Exercise:
Write out again only the lines that run from the start of the entries to the line containing "BIB: 26577, 238", both included.

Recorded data
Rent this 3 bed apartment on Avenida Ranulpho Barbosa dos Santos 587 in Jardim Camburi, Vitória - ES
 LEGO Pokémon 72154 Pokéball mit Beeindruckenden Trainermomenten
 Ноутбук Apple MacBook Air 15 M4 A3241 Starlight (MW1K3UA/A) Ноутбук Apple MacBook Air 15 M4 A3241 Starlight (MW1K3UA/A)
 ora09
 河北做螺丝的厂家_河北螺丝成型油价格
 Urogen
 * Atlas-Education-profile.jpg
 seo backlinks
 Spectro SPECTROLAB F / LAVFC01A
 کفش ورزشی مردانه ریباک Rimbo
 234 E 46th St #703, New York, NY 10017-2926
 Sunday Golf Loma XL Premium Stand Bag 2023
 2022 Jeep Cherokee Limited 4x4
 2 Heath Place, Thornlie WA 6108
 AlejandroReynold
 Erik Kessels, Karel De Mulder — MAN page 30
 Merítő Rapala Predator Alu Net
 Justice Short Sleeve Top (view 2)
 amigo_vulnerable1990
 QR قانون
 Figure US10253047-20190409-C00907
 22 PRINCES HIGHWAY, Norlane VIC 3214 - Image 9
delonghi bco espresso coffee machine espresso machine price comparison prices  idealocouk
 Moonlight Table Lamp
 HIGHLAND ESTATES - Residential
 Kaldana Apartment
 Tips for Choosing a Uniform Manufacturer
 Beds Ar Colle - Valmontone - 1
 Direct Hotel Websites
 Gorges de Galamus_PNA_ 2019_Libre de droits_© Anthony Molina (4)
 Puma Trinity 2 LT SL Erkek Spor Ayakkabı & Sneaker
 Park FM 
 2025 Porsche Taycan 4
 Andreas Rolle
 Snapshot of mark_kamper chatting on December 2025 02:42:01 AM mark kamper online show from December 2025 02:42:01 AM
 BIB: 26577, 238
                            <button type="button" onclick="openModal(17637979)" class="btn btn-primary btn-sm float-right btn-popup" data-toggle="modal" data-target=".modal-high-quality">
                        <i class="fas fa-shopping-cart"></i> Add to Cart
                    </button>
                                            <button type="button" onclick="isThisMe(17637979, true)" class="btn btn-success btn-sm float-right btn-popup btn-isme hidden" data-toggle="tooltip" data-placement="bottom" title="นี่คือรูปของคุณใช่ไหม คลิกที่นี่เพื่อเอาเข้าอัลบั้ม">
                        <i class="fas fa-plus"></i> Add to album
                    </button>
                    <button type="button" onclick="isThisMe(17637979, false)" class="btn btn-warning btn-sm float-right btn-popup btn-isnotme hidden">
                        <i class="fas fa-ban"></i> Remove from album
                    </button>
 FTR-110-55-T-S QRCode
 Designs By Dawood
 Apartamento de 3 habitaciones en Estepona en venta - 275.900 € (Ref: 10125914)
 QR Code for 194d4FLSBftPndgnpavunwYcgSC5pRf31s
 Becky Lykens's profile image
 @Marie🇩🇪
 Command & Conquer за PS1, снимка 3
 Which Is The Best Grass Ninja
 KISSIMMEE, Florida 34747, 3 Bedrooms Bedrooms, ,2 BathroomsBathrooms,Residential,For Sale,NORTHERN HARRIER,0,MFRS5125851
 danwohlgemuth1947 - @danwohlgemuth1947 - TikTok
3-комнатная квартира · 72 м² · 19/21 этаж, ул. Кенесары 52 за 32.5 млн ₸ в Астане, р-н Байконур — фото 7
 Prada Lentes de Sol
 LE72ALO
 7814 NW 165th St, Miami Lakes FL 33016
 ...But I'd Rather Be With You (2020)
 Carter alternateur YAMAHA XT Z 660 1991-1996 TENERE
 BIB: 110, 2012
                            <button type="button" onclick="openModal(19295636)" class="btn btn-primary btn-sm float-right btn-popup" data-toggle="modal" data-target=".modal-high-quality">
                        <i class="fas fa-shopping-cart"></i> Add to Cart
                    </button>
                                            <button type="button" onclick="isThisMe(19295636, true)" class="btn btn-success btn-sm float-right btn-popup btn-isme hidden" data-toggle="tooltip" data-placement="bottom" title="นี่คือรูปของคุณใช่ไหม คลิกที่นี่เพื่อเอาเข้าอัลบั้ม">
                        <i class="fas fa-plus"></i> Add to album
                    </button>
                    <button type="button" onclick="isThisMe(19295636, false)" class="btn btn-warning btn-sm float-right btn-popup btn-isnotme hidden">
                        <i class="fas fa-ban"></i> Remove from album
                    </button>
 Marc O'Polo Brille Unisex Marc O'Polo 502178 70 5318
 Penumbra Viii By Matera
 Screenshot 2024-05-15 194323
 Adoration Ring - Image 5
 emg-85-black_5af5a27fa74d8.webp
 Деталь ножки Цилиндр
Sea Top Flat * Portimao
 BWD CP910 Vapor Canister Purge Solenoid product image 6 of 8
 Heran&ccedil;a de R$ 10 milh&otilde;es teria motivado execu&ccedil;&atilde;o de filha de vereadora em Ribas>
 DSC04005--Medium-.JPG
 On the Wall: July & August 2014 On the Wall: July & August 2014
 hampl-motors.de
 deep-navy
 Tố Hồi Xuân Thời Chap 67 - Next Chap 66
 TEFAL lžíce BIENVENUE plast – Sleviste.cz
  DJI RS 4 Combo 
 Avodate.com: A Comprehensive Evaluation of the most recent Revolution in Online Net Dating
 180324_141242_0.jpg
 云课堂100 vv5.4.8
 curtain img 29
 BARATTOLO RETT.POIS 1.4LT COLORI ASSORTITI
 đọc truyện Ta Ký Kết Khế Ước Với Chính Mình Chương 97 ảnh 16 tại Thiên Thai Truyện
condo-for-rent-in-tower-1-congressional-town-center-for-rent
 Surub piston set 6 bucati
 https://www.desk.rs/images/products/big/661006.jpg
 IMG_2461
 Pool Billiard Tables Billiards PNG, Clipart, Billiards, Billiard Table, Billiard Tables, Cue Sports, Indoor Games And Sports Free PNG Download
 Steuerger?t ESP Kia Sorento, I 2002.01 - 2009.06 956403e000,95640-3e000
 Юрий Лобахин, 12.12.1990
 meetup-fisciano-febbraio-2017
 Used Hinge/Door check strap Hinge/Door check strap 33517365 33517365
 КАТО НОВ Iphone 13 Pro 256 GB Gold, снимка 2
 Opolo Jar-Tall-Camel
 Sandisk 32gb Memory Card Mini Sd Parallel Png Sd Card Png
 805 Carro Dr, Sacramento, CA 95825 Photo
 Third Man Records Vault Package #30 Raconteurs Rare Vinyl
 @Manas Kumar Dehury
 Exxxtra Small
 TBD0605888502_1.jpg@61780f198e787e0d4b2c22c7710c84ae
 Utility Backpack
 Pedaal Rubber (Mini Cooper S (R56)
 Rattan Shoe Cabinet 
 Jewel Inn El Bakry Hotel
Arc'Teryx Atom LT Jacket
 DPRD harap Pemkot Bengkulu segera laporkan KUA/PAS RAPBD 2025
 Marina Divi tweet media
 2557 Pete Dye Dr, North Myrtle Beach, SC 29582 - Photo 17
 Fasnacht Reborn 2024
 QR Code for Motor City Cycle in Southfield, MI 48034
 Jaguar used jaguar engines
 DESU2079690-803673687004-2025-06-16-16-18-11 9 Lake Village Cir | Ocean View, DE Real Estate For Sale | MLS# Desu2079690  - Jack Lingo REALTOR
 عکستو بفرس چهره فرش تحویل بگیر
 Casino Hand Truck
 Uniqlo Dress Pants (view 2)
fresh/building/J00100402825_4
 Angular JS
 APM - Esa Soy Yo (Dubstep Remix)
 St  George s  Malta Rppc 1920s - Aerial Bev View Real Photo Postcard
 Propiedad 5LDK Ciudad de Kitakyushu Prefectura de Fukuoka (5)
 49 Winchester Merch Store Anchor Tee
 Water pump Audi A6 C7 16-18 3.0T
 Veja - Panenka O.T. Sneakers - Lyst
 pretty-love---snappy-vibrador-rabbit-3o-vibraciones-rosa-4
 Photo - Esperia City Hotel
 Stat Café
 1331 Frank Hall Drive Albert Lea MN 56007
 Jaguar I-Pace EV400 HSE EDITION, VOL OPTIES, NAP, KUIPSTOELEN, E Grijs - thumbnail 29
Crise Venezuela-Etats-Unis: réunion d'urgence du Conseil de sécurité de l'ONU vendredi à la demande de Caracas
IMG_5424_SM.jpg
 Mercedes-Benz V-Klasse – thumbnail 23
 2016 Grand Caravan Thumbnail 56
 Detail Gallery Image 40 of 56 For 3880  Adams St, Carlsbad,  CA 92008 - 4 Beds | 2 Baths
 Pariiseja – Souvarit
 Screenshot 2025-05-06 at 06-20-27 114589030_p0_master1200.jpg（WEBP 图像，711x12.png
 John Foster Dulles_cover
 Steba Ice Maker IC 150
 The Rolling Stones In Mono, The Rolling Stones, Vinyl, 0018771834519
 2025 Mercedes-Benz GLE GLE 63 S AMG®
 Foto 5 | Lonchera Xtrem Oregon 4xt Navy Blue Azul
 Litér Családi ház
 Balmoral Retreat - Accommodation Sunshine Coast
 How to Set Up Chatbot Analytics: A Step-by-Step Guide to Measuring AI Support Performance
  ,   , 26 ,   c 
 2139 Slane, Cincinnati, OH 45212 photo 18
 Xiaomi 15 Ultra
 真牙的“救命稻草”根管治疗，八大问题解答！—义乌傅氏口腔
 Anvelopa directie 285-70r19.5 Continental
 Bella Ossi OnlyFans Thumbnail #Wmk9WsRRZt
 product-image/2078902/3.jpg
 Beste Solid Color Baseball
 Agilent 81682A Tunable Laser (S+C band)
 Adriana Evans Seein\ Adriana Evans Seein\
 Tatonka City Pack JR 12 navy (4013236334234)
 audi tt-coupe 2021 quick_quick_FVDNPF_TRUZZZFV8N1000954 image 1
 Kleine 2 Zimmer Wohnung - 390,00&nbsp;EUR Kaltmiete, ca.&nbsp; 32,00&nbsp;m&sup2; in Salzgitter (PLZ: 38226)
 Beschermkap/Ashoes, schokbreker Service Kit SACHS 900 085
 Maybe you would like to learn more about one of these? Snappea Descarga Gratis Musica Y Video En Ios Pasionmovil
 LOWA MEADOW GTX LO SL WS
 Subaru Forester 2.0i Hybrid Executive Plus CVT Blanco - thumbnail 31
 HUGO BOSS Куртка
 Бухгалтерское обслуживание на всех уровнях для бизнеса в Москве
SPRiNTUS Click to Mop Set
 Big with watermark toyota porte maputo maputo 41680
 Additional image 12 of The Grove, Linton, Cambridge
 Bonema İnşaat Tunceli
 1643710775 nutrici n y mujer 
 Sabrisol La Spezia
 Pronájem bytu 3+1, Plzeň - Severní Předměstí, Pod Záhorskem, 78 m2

Written solution:
Rent this 3 bed apartment on Avenida Ranulpho Barbosa dos Santos 587 in Jardim Camburi, Vitória - ES
 LEGO Pokémon 72154 Pokéball mit Beeindruckenden Trainermomenten
 Ноутбук Apple MacBook Air 15 M4 A3241 Starlight (MW1K3UA/A) Ноутбук Apple MacBook Air 15 M4 A3241 Starlight (MW1K3UA/A)
 ora09
 河北做螺丝的厂家_河北螺丝成型油价格
 Urogen
 * Atlas-Education-profile.jpg
 seo backlinks
 Spectro SPECTROLAB F / LAVFC01A
 کفش ورزشی مردانه ریباک Rimbo
 234 E 46th St #703, New York, NY 10017-2926
 Sunday Golf Loma XL Premium Stand Bag 2023
 2022 Jeep Cherokee Limited 4x4
 2 Heath Place, Thornlie WA 6108
 AlejandroReynold
 Erik Kessels, Karel De Mulder — MAN page 30
 Merítő Rapala Predator Alu Net
 Justice Short Sleeve Top (view 2)
 amigo_vulnerable1990
 QR قانون
 Figure US10253047-20190409-C00907
 22 PRINCES HIGHWAY, Norlane VIC 3214 - Image 9
delonghi bco espresso coffee machine espresso machine price comparison prices  idealocouk
 Moonlight Table Lamp
 HIGHLAND ESTATES - Residential
 Kaldana Apartment
 Tips for Choosing a Uniform Manufacturer
 Beds Ar Colle - Valmontone - 1
 Direct Hotel Websites
 Gorges de Galamus_PNA_ 2019_Libre de droits_© Anthony Molina (4)
 Puma Trinity 2 LT SL Erkek Spor Ayakkabı & Sneaker
 Park FM 
 2025 Porsche Taycan 4
 Andreas Rolle
 Snapshot of mark_kamper chatting on December 2025 02:42:01 AM mark kamper online show from December 2025 02:42:01 AM
 BIB: 26577, 238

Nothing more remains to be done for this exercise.